Em Cinco de Março, a reviravolta: Numa agência do Banco Nacional, no centro da Cidade do Rio de Janeiro, dois suspeitos foram presos pela Polícia, após tentarem trocar uma grande quantidade de cédulas e moedas baixas cada um. Levados para a Delegacia de Polícia, os suspeitos passaram por interrogatório, e tiveram suas digitais comparadas com as da cena do crime de semanas antes. Horas depois, um dos suspeitos foi liberado sem nenhuma acusação; o outro foi mantido em prisão preventiva. No dia seguinte a Polícia fez um Comunicado Oficial.
Rosilda Aparecida do Nascimento, a Tia Rô, foi presa e acusada de ter, por meses, invadido e assaltado pequenos comércios de Padre Miguel, Realengo, Bangu e Senador Camará, na Zona Oeste do Rio de Janeiro.
Tia Rô era figura conhecida em Padre Miguel, e amiga pessoal de várias de suas vítimas: Ela era vendedora de faixas e camisetas de protesto contra o Governo na região de Moça Bonita, sendo conhecida pelo jeito alegre e descontraído com que tratava seus clientes, e por sempre fazer brincadeiras bem humoradas com os colegas de profissão e comerciantes locais.

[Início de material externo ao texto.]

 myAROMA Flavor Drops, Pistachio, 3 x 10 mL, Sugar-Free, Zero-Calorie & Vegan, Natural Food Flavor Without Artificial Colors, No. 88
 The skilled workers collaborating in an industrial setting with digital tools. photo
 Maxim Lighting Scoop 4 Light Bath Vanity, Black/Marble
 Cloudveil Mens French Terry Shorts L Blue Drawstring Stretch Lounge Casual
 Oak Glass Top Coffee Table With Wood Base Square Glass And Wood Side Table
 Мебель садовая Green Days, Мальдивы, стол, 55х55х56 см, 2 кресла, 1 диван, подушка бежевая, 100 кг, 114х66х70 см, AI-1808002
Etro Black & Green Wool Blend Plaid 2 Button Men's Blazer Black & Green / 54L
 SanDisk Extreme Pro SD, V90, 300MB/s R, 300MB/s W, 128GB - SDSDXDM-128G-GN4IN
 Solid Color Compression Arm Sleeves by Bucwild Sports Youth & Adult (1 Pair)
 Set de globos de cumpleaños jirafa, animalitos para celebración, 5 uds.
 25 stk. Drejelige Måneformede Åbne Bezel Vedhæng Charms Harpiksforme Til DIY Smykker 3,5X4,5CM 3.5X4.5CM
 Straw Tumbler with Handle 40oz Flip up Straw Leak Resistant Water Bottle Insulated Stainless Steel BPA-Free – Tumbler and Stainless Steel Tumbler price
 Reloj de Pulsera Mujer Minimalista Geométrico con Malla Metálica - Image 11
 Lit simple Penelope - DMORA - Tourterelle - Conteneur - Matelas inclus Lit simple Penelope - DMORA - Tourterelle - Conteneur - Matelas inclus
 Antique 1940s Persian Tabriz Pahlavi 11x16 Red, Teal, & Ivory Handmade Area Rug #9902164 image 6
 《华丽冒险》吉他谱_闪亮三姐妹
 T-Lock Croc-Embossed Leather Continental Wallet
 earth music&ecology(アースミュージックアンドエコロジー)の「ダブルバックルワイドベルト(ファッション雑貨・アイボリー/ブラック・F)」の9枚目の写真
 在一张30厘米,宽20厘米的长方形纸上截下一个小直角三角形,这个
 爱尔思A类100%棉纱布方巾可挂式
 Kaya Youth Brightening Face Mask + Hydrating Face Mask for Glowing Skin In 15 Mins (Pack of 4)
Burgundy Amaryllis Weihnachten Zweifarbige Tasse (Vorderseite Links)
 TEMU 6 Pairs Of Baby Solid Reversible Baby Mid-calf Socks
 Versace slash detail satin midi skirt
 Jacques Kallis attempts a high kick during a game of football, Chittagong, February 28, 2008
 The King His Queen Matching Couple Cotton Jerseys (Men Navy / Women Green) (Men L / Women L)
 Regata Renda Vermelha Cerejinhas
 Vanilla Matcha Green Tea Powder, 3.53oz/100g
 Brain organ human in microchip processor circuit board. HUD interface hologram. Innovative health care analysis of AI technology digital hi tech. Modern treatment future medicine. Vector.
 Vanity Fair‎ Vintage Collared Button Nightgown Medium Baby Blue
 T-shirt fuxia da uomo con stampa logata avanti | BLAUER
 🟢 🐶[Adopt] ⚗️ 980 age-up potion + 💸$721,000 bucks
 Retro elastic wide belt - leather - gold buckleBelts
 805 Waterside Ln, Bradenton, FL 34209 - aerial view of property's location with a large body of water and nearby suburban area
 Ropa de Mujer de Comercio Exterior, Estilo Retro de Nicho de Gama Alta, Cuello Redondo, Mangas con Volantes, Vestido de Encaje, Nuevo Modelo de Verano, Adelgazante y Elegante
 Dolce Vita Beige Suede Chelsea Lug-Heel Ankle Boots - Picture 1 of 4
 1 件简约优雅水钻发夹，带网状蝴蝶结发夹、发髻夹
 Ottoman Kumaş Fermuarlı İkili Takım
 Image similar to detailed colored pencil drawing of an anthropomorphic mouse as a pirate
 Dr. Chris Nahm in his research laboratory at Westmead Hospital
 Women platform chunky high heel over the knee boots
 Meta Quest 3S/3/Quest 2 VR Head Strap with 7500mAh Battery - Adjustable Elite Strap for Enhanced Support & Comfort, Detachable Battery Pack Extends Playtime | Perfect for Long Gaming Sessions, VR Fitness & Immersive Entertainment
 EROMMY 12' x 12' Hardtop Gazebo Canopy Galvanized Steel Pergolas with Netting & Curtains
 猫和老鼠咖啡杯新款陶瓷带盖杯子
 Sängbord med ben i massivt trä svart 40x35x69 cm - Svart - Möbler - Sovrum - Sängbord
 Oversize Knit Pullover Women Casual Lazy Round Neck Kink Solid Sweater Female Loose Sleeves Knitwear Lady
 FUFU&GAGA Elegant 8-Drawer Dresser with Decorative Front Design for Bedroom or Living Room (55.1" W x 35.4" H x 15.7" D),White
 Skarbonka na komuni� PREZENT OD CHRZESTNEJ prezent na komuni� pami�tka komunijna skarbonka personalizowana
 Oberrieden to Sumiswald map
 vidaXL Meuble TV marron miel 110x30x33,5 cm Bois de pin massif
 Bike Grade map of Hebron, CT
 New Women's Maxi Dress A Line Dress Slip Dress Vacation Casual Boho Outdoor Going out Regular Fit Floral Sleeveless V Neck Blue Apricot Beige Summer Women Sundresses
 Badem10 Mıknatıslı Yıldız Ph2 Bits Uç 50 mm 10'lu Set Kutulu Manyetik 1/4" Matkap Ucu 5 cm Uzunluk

Após ser presa, Rosilda, que por ironia compartilha o segundo nome com sua primeira vítima, confessou os crimes. Segundo ela, com a retirada dos centavos em 1984 seu negócio começou a sofrer enormemente com a crise, e foi perdendo clientes: Diz ela que seus clientes preferiam estocar mantimentos e itens de necessidade pessoal a continuar a protestar contra as reformas econômicas e sociais, passando a vender apenas para empresas e grupos privados. Aos poucos, Rosilda se encontrou sem dinheiro para dar de troco aos poucos membros da população que se interessavam, e sentindo que estava traindo seus ideais, resolveu recorrer ao crime para continuar nos negócios.
Rosilda foi presa, ficando na penitenciária até Junho de Mil Novecentos e Noventa e Três, quando passou para liberdade condicional. Ela foi encontrada morta em seu quarto alugado, numa pensão no bairro da Paciência, em Julho do mesmo ano. Segundo moradores do local, Rosilda frequentemente reclamava da situação financeira em que se encontrava, da saudade de seu bairro natal e estava desiludida com a situação do país. O relatório oficial do Instituto Médico Legal do Rio de Janeiro, o IML, aponta como causa da morte um mal estar súbito seguido de infarto fulminante. Os moradores de Padre Miguel que a conheciam, entretanto, diziam que a causa de sua morte fora desgosto.
Mais de trinta anos se passaram desde que o Ladrão do Troco aterrorizou os habitantes cariocas, e o trágico fim de Rosilda Aparecida do Nascimento passou despercebido pela maioria. Menos de um mês após sua morte seria instaurado o Plano Real, que viria a modificar a economia do país: Talvez Tia Rô pudesse estar viva, e ter se regenerado… A Única Certeza porém é que o Crime, Não Compensa.